My Approach to Helping
Greetings. I get it. You are in pain. You are hurt. You are unhappy. The most important person in your life has hurt you. You were hoping and wanting your spouse, your boyfriend or girlfriend or family member to be there and meet your needs and desires. But they have let you down. And you're tired. Tired of the arguing, tired of the pain, tired of the accusations.
You want a healthy relationship but now it seems you have an unhealthy relationship and both of you are stuck and tired. The accusations, the blame, and being critical of each other has left you anxious, doubtful of what to do. You are running out of hope. I do empathize with you and I feel your pain.

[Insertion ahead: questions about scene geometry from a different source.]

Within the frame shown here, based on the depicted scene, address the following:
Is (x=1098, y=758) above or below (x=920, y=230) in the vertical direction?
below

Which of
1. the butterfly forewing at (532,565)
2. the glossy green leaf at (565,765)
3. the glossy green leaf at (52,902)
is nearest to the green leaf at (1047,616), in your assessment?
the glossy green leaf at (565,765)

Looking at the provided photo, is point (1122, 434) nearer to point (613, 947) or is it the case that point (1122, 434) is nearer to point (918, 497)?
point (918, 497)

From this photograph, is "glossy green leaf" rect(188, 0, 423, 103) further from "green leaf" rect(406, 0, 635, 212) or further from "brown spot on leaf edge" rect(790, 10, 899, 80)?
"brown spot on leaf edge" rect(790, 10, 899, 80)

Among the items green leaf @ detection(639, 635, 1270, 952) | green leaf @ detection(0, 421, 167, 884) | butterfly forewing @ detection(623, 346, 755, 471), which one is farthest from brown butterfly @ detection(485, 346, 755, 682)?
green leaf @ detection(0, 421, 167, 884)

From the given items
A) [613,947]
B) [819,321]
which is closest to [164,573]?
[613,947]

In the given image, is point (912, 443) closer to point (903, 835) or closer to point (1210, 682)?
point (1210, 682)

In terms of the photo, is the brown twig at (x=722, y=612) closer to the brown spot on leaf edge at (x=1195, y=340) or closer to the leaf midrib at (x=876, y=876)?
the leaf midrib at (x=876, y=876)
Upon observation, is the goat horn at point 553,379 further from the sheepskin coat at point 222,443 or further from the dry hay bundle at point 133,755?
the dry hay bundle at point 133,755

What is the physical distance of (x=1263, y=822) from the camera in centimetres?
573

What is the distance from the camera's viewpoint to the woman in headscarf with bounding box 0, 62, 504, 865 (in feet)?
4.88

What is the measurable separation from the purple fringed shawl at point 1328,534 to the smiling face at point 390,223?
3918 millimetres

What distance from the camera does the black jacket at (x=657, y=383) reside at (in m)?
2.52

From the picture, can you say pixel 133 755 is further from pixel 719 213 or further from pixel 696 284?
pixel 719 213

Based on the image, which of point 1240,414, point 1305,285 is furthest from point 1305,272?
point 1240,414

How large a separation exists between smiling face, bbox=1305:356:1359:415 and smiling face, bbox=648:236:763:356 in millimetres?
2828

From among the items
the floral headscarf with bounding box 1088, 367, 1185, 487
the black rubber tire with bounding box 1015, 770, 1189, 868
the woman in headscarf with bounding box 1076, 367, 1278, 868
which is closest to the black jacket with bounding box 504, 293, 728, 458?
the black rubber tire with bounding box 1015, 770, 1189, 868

In response to spouses and peoples pain, I have written a book that I believe address the pain and hurt you feel in your marriage or other relationships. The Title of my book is "Creating The Healthy Marriage You Want" and the subtitle is: Stop Accusing and Start Accepting One Another. You can learn more about my book by going to my website which will take you to link informing you more about my book. You can also go to:
The goal of the book is to asses your marriage based upon the top ten differences between unhealthy versus healthy habits and patterns that you can create. Studies show when you are eating food that is healthy, you will become healthy. The same can be said for choosing healthy patterns in your marriage as this will lead to greater love, trust and acceptance. I don't know about you, but I believe all spouses do want to feel accepted in their marriage.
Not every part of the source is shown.